Data do not prove conclusively that smoking increases the risk of lower back pain, but the correlation does have some physiological basis, researchers say.

The study followed more than 1,300 physicians who graduated from Johns-Hopkins University School of Medicine, in Baltimore, Maryland, between 1947 and 1964. Participants answered a yearly questionnaire with specific questions relating to health factors such as smoking habits, incidence of lower back pain, hypertension, cholesterol levels and blood pressure.

"The development of lower back pain is significantly correlated with a prior history of smoking," Dr.
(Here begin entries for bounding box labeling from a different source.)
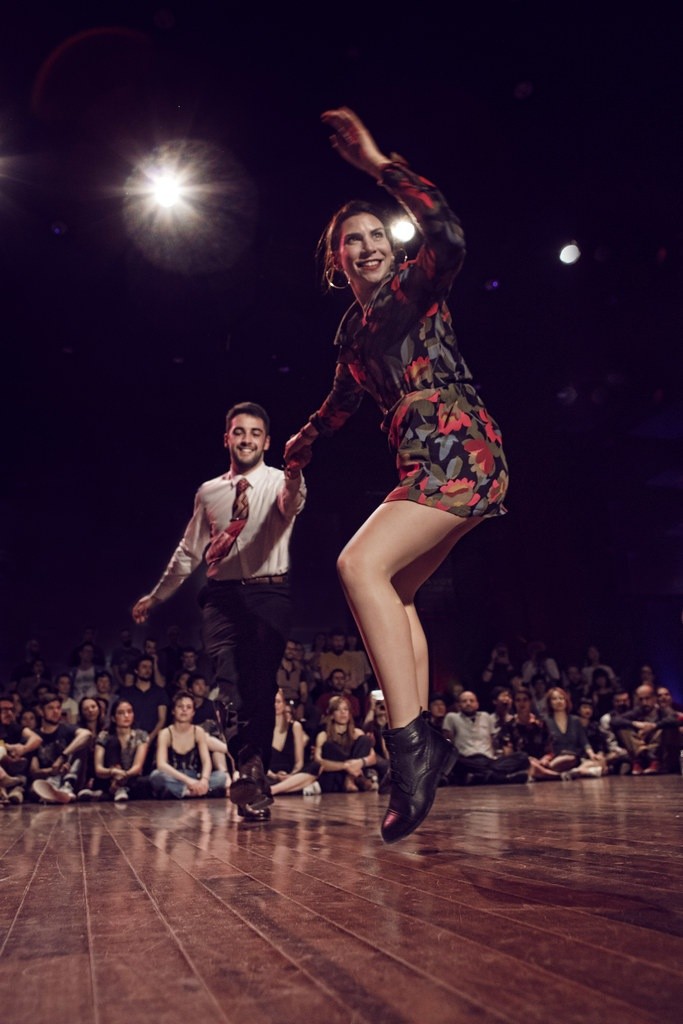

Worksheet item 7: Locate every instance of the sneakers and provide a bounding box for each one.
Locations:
[76,788,104,801]
[632,762,642,775]
[301,781,321,796]
[643,760,662,773]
Uri Ahn and colleagues from Johns-Hopkins said in a poster presentation at the annual meeting of the American Academy of Orthopedic Surgeons, in San Francisco, California.

Specifically, the three spinal conditions that seemed to show a relationship with a prior history of smoking were degenerative spondylosis, spondylolisthesis and spinal stenosis. The lumbar discs were not affected.

The questionnaire asked respondents to itemize their smoking history, and any history of lower back pain, which was analyzed for a correlation. It was found that there were correlations between smoking, hypertension, and elevated LDL cholesterol.

The relative risk between lumbar pain and a prior history of smoking was 1.25. No correlation was found between disc injury or complaints of degenerative disc.

The positive association between low back spondylosis and smoking was RR=1.85, whereas the relative risk between spondylosis and hypertension was only RR=1.50, and hyperlipidemia was RR=1.17. All were statistically significant.